Photo prise depuis le Mendi Réincarné, le 25 septembre 2025.
© Zukiswa Wanner

Vendredi 26 septembre.

Avec mes amis kényans, nous le prononçons « unga », comme le nom du plat à base de farine de maïs consommé en Afrique orientale et en Afrique australe. Selon les pays, cette bouillie est connue sous les noms d’ugali, de ntshima, de sadza, de pap ou d’isitshwala. Avec mes amis, nous disons « unga » parce que c’est en cette saison chaque année que les présidents africains se rendent à New York à l’Assemblée générale des Nations unies [United Nations General Assembly, UNGA, NDLR], aux frais du contribuable, avec de grandes délégations, et qu’ils montent à la tribune pour parler des droits et de la démocratie que l’Occident leur refuse et qu’ils ne concèdent pas à leurs propres citoyens. Parce que, comme les fouines qu’ils sont, ils cherchent toujours à obtenir la validation de l’Empire.

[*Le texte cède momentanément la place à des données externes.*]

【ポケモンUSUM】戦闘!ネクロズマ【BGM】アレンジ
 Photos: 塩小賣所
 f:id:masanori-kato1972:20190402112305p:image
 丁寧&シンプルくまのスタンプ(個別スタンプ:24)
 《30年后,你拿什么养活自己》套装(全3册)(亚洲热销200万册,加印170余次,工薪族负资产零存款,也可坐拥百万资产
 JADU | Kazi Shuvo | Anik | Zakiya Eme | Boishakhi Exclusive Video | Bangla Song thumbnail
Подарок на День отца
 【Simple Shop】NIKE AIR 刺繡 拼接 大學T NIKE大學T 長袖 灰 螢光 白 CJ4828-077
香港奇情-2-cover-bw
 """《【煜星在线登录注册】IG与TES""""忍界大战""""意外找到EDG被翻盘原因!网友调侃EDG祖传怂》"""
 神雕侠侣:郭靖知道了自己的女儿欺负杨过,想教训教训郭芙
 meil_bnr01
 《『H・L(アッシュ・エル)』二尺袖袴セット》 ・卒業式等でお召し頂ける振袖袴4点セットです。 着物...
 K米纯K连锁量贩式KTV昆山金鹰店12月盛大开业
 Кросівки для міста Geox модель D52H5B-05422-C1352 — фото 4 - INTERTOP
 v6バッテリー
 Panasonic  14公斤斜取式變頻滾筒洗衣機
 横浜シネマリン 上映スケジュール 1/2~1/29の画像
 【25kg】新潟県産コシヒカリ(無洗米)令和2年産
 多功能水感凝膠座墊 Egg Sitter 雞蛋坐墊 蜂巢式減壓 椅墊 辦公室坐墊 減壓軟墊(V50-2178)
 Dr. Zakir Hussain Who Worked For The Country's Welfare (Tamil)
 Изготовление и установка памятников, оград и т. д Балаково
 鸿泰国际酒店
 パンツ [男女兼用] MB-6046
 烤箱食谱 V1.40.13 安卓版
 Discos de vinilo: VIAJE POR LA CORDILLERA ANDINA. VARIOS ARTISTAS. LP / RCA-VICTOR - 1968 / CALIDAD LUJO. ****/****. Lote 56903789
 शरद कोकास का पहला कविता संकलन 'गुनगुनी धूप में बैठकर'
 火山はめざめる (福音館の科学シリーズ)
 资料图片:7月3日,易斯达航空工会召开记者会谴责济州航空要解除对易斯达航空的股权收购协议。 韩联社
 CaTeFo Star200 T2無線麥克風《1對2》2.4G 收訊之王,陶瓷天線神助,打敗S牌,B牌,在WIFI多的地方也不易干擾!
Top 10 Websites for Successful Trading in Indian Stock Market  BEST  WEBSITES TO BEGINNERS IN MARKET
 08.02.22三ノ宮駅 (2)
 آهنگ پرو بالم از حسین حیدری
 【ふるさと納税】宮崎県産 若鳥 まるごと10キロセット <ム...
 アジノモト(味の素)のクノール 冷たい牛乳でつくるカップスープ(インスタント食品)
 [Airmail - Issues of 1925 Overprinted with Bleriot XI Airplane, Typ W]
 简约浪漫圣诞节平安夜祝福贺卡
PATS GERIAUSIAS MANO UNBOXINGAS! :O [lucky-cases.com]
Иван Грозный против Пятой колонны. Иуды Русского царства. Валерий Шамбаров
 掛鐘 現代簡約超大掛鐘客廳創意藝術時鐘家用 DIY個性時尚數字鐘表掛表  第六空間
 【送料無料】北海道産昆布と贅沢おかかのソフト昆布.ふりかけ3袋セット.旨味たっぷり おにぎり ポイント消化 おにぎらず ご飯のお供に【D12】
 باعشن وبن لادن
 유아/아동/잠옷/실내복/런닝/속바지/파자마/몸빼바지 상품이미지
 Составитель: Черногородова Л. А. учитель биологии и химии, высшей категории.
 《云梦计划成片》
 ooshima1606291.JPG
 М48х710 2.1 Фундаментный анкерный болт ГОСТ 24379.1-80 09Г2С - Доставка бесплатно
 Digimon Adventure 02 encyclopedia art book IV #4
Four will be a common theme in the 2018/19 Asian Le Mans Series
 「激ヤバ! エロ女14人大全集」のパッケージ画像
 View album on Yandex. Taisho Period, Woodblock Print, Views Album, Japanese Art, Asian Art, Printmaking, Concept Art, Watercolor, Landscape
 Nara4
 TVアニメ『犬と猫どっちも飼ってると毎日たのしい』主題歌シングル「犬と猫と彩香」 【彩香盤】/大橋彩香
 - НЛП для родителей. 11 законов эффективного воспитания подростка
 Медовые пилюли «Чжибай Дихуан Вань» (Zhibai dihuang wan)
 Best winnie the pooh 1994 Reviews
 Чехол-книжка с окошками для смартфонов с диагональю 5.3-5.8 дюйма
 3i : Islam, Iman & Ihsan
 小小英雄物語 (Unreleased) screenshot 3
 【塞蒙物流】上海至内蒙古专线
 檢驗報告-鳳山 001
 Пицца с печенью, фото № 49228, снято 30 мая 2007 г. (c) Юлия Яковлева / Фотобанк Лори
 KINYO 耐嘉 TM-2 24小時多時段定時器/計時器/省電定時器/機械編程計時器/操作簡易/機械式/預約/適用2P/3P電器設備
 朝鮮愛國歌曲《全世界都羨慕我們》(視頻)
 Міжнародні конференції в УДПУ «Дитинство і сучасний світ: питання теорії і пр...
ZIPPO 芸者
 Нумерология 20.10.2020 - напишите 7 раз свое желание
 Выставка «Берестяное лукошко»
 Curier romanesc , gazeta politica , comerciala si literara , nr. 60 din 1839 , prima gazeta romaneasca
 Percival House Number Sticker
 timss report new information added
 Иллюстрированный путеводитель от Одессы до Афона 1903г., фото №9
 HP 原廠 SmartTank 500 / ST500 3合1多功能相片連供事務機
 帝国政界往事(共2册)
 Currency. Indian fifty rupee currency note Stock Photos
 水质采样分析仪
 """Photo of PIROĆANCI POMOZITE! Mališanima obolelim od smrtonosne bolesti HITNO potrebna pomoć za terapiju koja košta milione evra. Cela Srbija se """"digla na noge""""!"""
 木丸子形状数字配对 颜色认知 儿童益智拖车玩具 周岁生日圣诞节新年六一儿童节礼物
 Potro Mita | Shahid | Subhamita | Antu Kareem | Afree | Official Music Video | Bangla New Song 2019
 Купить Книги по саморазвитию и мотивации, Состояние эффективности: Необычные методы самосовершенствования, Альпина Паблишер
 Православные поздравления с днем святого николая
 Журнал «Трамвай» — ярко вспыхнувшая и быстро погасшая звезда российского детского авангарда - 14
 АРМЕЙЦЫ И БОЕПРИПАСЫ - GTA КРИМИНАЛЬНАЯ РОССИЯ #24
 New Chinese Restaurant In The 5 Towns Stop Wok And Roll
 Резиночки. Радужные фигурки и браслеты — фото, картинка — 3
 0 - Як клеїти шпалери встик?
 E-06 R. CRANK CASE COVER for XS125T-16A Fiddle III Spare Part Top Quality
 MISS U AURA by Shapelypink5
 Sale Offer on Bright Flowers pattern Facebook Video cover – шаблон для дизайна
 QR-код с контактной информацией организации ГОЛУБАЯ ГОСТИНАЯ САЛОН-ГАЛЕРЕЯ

L’Assemblée générale des Nations unies bat son plein cette semaine. Cette année, la Palestine est au centre de l’attention, et même au devant et à l’arrière plan. Cela a été particulièrement intéressant à observer pour moi, car, en juin 2023, je croyais sincèrement que le monde avait oublié la Palestine. Ainsi, lorsque j’ai rédigé le long essai intitulé Vignettes of a People in an Apartheid State [voir encadré, NDLR], je l’ai publié avec le drapeau palestinien estompé en arrière-plan. Je croyais qu’à l’exception des Palestiniens eux-mêmes et de quelques-uns d’entre nous qui savions et qui avions su, le rêve d’une Palestine libre n’était que cela. Un rêve.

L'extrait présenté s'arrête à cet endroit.